Join Date: May 2006
No Kai, we did not cross posts, I read your post before I wrote.
You can call this beladau or jambiyo blade whatever you wish, I think you know my opinions in respect of playing with names --- the people who are mostly responsible for the names used by collectors of ethnic objects and who have come from outside the societies responsible for the origin of these objects, as far as I can see do not and have not understood the languages involved, nor the societies of the people involved. This is a generality and can without doubt be shown to be incorrect in some instances.
So --- name it as you will.
The two names I have given I have not taken from any book, I have not heard them from another collector, I have not pulled them out of thin air, nor dreamt them up after finishing a bottle of shiraz.

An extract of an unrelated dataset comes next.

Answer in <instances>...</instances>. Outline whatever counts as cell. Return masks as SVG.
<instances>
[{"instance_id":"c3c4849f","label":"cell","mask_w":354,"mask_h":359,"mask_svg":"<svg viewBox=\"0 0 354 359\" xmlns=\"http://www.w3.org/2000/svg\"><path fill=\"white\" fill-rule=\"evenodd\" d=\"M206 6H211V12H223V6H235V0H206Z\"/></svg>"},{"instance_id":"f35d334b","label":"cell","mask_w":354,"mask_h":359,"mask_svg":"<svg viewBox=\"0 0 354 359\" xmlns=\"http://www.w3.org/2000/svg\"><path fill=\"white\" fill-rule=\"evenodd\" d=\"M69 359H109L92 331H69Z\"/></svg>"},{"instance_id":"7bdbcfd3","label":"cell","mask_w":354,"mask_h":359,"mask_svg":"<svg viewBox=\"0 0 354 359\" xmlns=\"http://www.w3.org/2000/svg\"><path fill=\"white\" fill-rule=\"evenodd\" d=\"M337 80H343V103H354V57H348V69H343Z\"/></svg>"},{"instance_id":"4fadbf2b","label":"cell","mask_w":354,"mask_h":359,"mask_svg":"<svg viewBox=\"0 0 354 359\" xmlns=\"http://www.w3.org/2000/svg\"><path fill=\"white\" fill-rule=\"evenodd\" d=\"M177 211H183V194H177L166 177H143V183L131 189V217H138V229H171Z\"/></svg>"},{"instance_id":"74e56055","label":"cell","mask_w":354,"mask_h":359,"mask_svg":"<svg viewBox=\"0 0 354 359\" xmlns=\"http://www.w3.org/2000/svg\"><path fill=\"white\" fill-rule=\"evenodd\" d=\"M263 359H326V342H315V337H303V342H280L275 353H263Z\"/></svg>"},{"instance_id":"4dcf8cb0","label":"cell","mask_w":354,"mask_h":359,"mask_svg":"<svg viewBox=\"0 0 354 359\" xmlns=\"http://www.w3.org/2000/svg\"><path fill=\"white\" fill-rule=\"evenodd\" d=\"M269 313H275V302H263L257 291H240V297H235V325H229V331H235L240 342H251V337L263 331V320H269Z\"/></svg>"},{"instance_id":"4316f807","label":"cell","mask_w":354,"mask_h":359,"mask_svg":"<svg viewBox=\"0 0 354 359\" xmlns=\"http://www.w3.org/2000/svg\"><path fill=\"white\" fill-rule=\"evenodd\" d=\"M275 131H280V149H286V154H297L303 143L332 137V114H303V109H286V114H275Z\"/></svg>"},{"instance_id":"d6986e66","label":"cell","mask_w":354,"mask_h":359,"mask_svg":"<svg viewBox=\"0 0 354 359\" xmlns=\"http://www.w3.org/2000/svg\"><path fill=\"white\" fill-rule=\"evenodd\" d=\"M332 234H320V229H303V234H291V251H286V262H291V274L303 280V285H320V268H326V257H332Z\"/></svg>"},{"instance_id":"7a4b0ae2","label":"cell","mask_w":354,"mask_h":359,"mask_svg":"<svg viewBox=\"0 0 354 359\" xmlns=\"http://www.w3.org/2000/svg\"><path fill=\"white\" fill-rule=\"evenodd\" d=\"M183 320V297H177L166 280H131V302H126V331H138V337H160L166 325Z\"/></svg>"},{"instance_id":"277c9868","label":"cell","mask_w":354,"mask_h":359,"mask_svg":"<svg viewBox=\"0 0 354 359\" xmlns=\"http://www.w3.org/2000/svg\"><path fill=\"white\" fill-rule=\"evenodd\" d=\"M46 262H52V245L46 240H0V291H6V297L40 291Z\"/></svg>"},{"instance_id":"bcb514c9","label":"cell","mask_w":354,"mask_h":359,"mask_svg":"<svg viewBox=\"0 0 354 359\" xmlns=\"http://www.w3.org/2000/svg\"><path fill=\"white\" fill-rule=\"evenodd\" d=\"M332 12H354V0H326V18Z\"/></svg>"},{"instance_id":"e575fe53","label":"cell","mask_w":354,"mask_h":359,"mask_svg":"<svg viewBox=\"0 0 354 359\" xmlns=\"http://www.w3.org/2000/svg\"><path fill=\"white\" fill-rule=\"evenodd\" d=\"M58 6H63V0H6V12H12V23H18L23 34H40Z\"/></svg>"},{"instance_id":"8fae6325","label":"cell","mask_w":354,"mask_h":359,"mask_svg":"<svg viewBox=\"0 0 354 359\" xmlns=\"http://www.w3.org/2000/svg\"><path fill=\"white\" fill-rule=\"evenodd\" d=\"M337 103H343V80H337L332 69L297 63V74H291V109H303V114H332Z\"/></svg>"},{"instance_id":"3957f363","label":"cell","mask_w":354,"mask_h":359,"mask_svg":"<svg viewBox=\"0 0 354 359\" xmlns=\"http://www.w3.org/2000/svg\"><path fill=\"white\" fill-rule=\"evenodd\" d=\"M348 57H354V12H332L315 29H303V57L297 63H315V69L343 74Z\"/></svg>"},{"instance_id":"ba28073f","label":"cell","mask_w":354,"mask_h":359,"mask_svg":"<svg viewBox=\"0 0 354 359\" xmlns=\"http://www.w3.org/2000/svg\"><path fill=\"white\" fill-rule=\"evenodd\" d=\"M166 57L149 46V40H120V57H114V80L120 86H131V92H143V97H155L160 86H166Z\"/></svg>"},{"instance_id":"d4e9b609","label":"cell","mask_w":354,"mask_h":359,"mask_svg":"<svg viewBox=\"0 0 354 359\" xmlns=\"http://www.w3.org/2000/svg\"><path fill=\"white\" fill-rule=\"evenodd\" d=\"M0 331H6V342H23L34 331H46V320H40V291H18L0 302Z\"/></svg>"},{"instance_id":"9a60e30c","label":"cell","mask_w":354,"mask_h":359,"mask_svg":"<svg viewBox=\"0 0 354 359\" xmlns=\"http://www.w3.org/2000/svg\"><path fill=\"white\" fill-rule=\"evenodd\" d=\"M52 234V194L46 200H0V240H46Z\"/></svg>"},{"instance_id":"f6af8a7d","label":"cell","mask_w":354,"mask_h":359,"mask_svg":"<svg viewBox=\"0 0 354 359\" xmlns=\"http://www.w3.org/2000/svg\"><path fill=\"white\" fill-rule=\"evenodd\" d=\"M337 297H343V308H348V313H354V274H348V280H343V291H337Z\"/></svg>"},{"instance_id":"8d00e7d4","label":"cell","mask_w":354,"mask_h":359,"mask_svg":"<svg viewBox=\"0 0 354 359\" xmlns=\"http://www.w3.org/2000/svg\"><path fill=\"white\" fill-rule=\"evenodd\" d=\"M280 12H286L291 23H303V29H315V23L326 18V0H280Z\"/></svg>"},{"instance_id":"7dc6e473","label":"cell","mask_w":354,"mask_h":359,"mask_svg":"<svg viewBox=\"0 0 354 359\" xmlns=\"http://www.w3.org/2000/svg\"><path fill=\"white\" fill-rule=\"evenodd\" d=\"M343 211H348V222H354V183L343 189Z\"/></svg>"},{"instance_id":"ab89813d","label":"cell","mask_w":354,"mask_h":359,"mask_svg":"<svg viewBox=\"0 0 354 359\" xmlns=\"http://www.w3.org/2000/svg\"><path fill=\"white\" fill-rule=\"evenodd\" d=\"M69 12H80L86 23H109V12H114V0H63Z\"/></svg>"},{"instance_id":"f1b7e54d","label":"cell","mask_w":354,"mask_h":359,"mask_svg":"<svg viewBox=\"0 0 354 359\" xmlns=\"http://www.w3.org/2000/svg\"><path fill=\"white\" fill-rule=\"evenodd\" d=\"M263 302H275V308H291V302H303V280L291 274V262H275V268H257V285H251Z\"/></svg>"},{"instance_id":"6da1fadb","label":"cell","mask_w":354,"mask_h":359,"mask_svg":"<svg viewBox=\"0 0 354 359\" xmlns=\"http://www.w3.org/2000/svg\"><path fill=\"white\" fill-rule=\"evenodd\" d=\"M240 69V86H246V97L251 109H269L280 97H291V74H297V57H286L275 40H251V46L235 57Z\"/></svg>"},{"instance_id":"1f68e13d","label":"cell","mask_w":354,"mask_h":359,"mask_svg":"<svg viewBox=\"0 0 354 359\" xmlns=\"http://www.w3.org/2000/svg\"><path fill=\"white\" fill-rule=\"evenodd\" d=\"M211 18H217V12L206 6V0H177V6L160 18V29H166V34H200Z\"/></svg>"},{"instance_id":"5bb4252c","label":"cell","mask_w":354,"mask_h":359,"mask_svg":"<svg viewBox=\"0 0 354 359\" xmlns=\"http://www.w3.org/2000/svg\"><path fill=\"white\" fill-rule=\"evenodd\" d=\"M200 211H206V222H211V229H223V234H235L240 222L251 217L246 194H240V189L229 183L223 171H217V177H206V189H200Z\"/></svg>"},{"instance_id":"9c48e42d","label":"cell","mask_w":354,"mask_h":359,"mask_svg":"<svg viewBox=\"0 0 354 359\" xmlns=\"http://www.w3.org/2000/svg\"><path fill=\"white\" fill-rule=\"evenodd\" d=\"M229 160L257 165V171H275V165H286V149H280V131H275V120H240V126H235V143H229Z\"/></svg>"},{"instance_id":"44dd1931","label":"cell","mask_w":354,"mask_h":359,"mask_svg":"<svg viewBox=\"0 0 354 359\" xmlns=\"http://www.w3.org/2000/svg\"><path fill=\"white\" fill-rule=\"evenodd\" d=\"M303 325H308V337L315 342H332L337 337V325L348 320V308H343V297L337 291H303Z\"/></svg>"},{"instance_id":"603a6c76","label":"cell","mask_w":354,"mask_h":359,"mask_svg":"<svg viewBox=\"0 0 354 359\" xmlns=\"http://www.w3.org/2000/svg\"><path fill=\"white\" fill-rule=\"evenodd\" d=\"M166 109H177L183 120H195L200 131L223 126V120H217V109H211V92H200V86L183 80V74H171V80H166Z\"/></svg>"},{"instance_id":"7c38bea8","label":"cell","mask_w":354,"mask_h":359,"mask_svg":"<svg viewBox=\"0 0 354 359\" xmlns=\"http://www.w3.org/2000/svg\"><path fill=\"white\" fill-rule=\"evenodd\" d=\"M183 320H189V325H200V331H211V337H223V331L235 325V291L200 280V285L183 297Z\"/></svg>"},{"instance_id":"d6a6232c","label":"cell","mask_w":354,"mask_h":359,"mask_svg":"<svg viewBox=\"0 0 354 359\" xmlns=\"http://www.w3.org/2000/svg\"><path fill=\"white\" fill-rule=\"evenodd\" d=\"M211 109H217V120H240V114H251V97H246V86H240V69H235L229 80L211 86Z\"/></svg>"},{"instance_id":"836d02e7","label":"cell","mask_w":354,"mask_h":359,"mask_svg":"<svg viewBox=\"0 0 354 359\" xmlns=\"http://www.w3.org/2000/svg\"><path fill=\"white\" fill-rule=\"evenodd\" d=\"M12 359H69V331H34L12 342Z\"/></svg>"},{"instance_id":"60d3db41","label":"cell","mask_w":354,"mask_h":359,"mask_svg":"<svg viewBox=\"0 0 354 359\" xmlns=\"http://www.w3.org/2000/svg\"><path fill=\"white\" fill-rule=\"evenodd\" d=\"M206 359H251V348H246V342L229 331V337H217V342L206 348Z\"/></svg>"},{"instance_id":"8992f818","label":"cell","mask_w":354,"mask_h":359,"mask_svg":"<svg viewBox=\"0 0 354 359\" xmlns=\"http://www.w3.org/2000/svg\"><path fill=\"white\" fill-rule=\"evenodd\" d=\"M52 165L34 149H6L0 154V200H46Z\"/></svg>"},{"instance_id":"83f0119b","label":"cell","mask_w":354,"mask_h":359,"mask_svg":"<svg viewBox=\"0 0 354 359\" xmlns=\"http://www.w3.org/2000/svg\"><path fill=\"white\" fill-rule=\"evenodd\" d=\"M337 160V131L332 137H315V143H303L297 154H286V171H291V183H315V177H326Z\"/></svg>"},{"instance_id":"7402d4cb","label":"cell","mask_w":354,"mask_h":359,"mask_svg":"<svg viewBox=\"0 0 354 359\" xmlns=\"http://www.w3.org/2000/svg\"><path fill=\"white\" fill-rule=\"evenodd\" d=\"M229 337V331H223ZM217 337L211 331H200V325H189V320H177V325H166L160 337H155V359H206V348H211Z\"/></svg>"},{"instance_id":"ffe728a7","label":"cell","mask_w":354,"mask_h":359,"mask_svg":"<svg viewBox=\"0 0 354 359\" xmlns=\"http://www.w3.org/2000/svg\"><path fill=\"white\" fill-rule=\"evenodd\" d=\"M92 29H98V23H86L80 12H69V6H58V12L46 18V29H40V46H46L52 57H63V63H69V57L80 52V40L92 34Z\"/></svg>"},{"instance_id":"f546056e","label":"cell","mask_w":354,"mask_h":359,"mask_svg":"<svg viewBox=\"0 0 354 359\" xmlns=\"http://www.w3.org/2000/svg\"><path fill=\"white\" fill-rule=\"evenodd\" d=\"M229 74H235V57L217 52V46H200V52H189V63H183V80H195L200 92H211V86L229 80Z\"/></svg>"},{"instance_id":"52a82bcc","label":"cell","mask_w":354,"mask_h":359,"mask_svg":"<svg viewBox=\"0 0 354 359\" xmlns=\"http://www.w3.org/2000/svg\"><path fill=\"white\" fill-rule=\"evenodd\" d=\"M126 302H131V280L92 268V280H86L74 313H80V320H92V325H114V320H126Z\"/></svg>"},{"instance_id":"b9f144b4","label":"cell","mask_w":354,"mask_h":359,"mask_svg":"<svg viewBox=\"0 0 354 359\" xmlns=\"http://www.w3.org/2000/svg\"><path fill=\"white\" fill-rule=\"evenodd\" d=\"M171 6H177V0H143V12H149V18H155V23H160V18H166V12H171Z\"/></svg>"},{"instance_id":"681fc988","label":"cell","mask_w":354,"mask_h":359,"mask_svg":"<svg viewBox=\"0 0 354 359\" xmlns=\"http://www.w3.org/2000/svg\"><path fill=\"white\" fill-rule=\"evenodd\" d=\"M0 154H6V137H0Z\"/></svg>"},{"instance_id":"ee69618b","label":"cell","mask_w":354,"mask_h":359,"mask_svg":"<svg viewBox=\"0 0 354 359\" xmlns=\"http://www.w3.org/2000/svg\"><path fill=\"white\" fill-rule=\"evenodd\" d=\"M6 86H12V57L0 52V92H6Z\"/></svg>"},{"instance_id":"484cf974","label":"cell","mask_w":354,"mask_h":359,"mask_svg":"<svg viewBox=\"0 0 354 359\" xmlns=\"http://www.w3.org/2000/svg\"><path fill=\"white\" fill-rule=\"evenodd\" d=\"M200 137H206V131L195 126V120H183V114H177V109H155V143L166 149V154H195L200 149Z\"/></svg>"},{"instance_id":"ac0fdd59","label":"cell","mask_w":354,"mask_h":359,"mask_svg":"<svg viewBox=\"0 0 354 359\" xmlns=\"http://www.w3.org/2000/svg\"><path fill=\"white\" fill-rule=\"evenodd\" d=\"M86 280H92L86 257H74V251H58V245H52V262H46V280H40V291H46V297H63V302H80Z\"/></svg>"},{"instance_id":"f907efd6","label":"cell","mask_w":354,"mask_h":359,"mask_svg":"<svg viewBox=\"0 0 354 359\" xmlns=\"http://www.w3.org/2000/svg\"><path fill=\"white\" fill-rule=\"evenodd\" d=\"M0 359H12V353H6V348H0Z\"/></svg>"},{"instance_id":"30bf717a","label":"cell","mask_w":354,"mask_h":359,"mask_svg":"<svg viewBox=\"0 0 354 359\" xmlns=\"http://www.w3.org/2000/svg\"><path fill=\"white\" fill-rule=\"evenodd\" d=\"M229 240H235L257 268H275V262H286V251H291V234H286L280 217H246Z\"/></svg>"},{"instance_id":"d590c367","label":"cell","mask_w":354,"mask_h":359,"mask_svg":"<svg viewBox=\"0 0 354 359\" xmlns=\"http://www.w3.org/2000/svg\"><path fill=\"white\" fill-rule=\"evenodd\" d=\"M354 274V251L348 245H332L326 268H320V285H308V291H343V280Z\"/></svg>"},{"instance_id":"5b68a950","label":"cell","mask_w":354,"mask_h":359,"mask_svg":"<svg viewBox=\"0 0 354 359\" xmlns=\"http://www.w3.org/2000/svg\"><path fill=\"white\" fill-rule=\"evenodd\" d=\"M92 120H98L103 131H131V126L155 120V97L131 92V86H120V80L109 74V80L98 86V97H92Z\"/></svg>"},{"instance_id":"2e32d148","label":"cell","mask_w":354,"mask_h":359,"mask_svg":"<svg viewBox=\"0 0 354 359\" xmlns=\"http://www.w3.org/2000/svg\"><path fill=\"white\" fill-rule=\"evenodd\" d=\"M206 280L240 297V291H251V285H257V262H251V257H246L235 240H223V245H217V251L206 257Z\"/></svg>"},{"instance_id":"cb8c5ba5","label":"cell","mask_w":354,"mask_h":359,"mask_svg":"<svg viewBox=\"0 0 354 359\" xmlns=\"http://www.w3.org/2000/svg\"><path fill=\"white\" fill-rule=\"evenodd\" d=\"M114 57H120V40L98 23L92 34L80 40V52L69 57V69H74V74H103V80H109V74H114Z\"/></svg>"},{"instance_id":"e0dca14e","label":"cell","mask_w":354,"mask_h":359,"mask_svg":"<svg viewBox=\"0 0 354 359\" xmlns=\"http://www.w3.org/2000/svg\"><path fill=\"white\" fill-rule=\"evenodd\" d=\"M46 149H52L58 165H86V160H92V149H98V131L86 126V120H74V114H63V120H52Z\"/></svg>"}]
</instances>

Beladau was given to me first by a dealer who lived in Jogja, but came from Palembang, that was around 1980. In later years I had the same name given to me again by several people who were not collectors or dealers of weapons or artefacts, just ordinary people, housewives and their husbands. These people were from various places in Sumatra, and I seem to recall one couple came from somewhere else, maybe Malaysia.
Jambiyo is the general name for any dagger with curved double edge blade and a hilt with flared pommel and ferrule section, like the Middle Eastern jambiya.
In both cases the people I knew who used the name beladau/jambiyo did not draw any distinction between short, broad, deeply curved blades and longer narrower, irregularly curved blades, but the daggers that they saw in my possession did have the same type of hilt, something like a crude version of a ME jambiya.
So for me, Rafngard's cobbled up dagger has the blade of a beladau.
What anybody else may care to call it is up to them.
I do not know, but I suspect that "beladau" might be a generic used to refer to a class of daggers.
Reason being that "bela" means "defence", "dau" is possibly a corruption of "daun" = "leaf", the word "leaf" is sometimes used as an indirect reference to a blade.